Sono molti i segnali che possono aiutare a capire quanto l’Italia sia un paese alla deriva, per colpa – e non solo – dei suoi governanti.
Tra tutti, quello che ritengo più forte e significativo è l’incapacità da circa venti anni di darsi una legge elettorale stabile e condivisa.
A questa ormai storica idiosincrasia tutti i Governi che si sono succeduti hanno dato un contributo, ma il Governo Renzi ha raggiunto forse la vetta del cinismo e dell’indecenza.
Presentata come “LA” riforma, e machiavellicamente assoggettata al ricucimento del rapporto con Berlusconi, la riforma della legge elettorale doveva essere il fiore all’occhiello del decisionismo renziano.
Il simbolo della capacità di abbattere i muri e le staccionate, e di creare un insieme di regole condivise.
Perché la legge elettorale non è nient’altro che questo: l’insieme delle regole che un Paese democratico si dà per scegliere chi lo debba governare.
┄┄┄┄┄┄
**CONSEGNA**
Nel brano sulla legge elettorale, come viene definita la legge elettorale? I record che seguono non hanno alcun rapporto con il brano.

**ESTRATTO DEI DATI**
┄┄┄┄┄┄
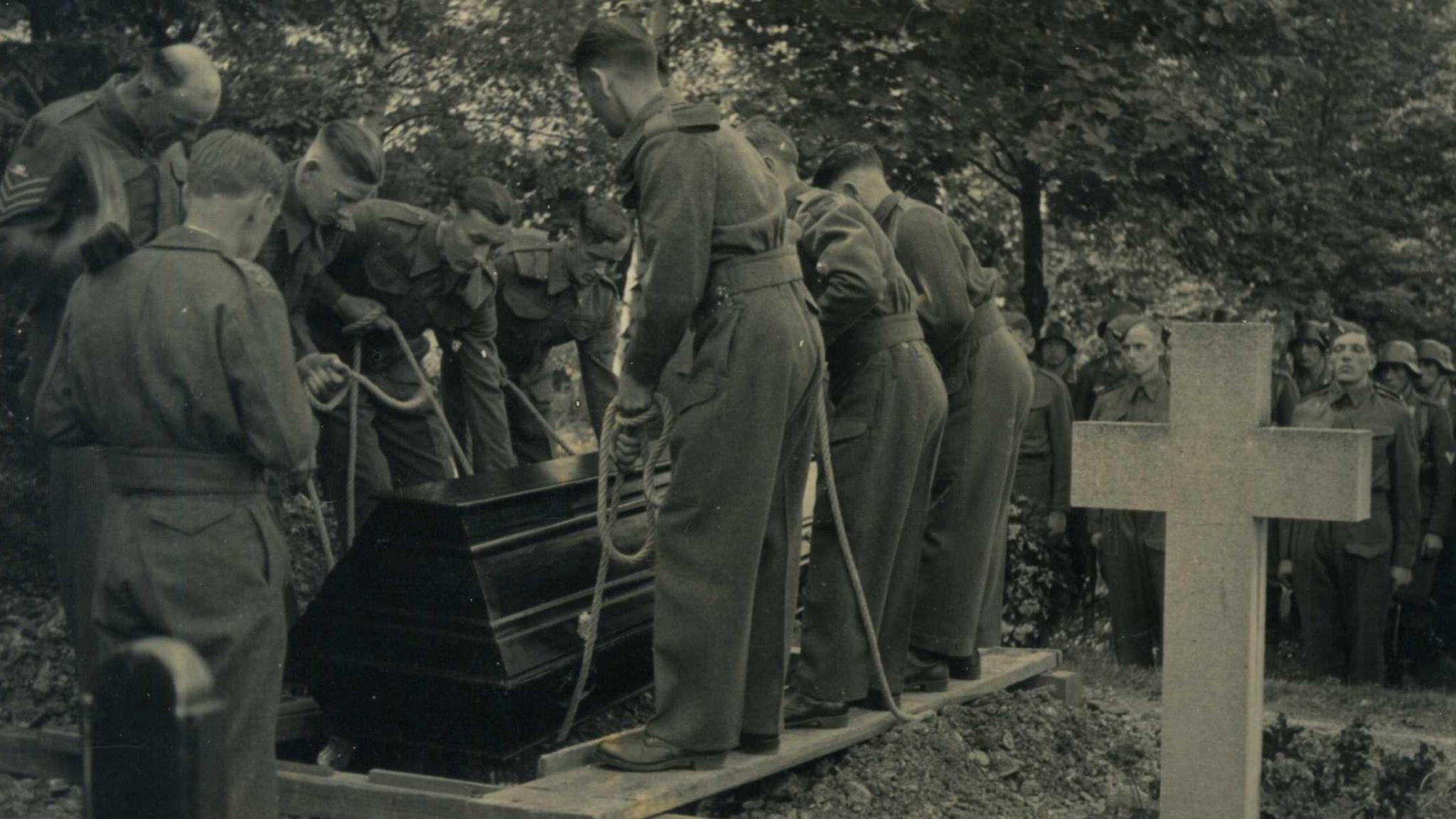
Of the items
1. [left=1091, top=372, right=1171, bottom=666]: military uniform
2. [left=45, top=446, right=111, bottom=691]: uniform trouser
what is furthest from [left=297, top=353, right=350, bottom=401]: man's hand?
┄┄┄┄┄┄
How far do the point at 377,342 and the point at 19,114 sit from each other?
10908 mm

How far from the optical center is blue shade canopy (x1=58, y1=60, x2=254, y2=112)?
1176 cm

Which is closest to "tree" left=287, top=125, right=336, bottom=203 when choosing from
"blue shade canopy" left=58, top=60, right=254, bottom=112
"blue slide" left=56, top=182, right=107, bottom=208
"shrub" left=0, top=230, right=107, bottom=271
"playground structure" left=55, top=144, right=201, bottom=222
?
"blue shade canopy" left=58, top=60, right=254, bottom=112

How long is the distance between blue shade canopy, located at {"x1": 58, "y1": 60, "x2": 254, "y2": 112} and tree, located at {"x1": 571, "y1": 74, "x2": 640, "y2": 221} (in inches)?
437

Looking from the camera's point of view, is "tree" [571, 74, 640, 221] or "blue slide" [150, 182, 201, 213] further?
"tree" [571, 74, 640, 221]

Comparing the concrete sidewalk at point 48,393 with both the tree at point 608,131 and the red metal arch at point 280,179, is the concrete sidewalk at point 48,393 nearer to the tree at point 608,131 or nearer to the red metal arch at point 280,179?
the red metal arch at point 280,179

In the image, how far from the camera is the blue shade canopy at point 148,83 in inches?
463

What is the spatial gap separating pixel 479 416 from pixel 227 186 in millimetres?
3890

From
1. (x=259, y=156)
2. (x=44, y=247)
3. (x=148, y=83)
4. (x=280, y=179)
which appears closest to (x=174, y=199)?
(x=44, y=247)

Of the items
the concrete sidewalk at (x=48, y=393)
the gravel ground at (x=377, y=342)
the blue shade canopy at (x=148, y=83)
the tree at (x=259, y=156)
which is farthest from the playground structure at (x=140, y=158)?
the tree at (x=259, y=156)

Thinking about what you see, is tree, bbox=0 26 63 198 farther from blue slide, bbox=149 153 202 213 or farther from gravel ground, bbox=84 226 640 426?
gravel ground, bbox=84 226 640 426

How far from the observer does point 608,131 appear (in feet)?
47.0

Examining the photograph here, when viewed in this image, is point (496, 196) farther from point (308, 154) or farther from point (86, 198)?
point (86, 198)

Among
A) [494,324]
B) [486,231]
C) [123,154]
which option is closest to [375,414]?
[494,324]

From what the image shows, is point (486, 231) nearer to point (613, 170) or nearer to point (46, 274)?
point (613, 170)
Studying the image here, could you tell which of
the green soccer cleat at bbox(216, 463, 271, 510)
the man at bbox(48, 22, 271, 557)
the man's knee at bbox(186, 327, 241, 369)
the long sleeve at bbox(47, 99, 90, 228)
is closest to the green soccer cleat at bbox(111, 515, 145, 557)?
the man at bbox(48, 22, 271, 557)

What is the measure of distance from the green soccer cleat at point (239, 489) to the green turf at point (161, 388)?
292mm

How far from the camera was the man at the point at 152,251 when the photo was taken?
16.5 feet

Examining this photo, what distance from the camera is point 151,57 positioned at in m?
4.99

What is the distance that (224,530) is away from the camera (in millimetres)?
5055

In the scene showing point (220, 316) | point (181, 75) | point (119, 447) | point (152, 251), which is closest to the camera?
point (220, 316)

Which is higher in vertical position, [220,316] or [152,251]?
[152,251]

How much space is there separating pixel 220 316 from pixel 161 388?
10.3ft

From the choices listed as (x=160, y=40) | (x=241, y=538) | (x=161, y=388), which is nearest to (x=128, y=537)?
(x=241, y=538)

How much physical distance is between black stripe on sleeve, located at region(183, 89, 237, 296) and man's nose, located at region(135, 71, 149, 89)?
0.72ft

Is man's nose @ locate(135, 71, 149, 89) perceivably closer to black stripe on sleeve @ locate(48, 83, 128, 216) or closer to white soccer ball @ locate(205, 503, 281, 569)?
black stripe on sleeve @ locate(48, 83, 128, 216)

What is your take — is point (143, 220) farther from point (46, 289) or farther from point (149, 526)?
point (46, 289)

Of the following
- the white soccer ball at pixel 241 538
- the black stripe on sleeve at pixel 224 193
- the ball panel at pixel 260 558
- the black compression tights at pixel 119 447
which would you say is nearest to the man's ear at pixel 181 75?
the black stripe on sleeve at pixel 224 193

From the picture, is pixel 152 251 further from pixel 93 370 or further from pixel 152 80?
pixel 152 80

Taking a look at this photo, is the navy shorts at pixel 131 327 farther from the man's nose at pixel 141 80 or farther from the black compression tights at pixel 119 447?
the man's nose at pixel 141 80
┄┄┄┄┄┄
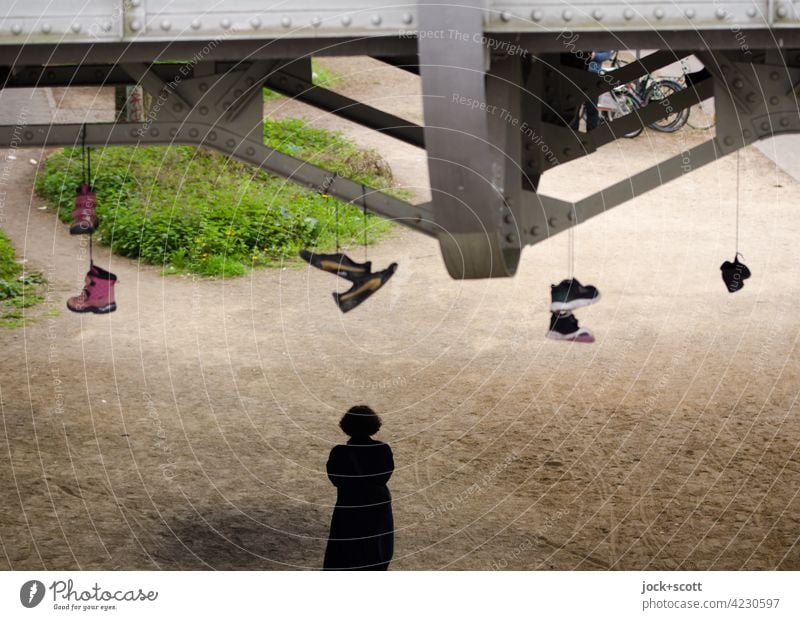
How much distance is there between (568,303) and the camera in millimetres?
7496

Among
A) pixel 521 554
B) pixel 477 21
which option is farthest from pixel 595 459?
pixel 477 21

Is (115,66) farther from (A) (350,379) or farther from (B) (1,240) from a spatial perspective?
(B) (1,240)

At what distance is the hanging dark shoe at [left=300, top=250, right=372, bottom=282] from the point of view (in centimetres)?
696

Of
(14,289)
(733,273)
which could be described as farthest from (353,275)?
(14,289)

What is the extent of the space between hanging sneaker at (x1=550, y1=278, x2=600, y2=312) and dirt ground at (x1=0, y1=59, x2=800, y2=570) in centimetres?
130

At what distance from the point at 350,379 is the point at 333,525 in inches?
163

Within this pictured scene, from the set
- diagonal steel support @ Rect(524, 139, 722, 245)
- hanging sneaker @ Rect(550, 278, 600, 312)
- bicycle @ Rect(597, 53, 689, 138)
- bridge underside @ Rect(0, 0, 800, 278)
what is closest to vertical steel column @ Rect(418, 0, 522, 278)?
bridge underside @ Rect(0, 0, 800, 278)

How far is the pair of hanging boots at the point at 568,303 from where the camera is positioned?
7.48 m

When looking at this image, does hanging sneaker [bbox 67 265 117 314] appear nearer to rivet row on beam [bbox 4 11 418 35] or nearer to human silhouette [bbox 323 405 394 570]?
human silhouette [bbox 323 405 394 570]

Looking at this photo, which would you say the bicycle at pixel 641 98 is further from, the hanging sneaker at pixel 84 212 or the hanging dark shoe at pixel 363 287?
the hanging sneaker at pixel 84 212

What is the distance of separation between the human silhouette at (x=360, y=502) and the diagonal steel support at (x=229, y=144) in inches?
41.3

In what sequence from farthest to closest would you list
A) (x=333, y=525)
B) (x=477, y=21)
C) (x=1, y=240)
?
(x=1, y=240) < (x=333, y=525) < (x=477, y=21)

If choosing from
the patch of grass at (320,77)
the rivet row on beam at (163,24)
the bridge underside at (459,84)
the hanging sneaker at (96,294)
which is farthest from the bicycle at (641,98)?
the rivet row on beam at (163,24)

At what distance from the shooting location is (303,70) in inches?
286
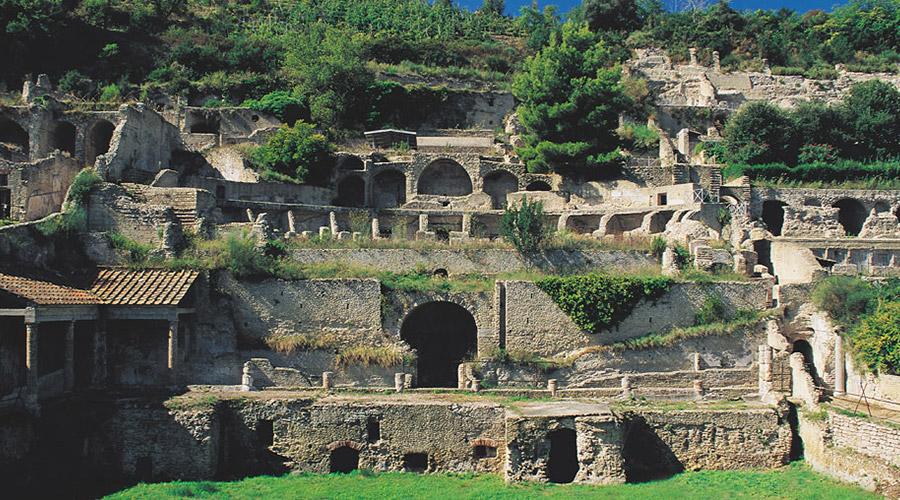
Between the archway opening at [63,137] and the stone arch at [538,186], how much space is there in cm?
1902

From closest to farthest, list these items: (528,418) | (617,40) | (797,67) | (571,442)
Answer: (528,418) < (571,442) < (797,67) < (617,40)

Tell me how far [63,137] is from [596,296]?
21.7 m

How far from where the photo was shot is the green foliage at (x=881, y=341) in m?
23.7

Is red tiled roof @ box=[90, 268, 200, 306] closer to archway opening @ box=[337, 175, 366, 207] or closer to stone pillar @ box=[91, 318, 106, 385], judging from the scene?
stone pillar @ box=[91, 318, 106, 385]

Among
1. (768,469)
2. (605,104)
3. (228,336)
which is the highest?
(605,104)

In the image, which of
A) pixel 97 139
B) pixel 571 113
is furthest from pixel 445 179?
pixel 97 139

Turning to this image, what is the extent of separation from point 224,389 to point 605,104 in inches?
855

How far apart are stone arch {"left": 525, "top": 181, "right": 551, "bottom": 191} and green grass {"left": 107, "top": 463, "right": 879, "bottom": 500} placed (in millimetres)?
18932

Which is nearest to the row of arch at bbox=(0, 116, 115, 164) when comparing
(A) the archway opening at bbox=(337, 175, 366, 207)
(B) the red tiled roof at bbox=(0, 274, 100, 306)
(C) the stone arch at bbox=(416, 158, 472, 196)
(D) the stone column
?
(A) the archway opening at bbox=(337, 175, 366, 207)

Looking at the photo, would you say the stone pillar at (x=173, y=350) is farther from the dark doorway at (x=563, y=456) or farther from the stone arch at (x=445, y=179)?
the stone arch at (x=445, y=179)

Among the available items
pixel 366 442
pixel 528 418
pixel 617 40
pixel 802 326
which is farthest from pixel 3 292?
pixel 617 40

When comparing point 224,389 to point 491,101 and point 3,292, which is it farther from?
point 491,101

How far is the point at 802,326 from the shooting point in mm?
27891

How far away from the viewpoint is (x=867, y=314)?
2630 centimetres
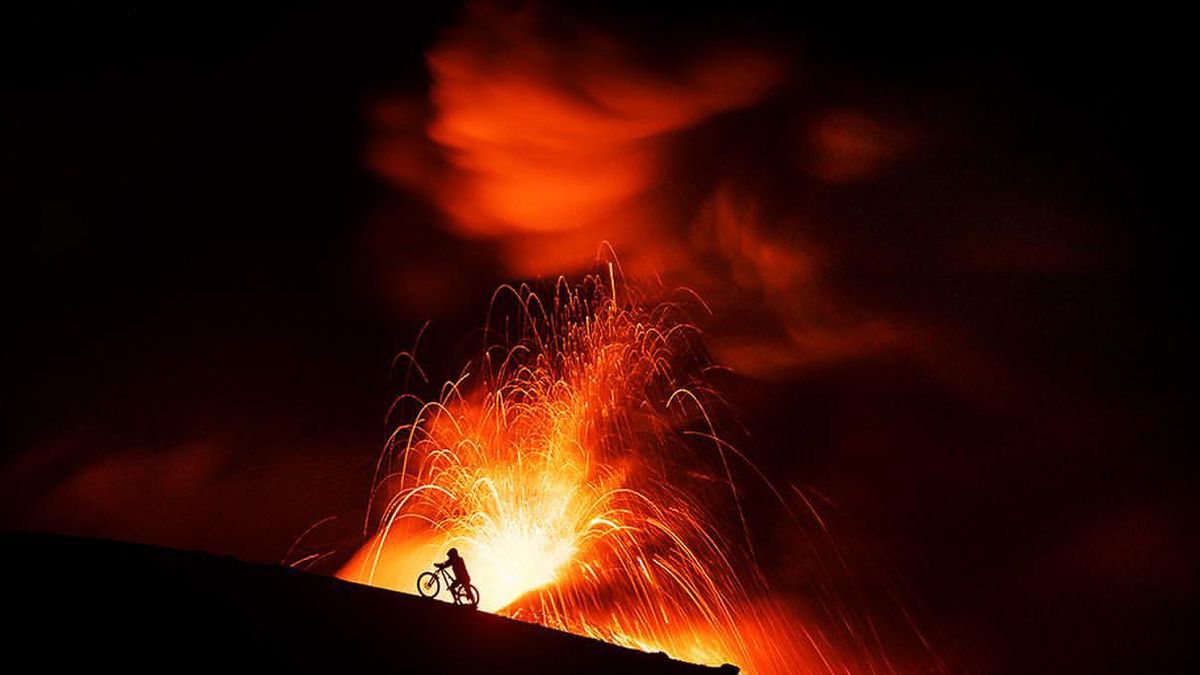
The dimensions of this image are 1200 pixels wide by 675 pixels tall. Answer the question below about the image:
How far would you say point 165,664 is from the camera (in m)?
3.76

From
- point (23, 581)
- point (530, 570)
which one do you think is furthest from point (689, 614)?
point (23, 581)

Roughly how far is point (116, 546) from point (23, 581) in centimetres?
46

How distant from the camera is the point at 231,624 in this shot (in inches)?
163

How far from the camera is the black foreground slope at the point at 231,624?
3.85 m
┄┄┄┄┄┄
**RISPOSTA CORRETTA**
È l'insieme delle regole che un Paese democratico si dà per scegliere chi lo debba governare.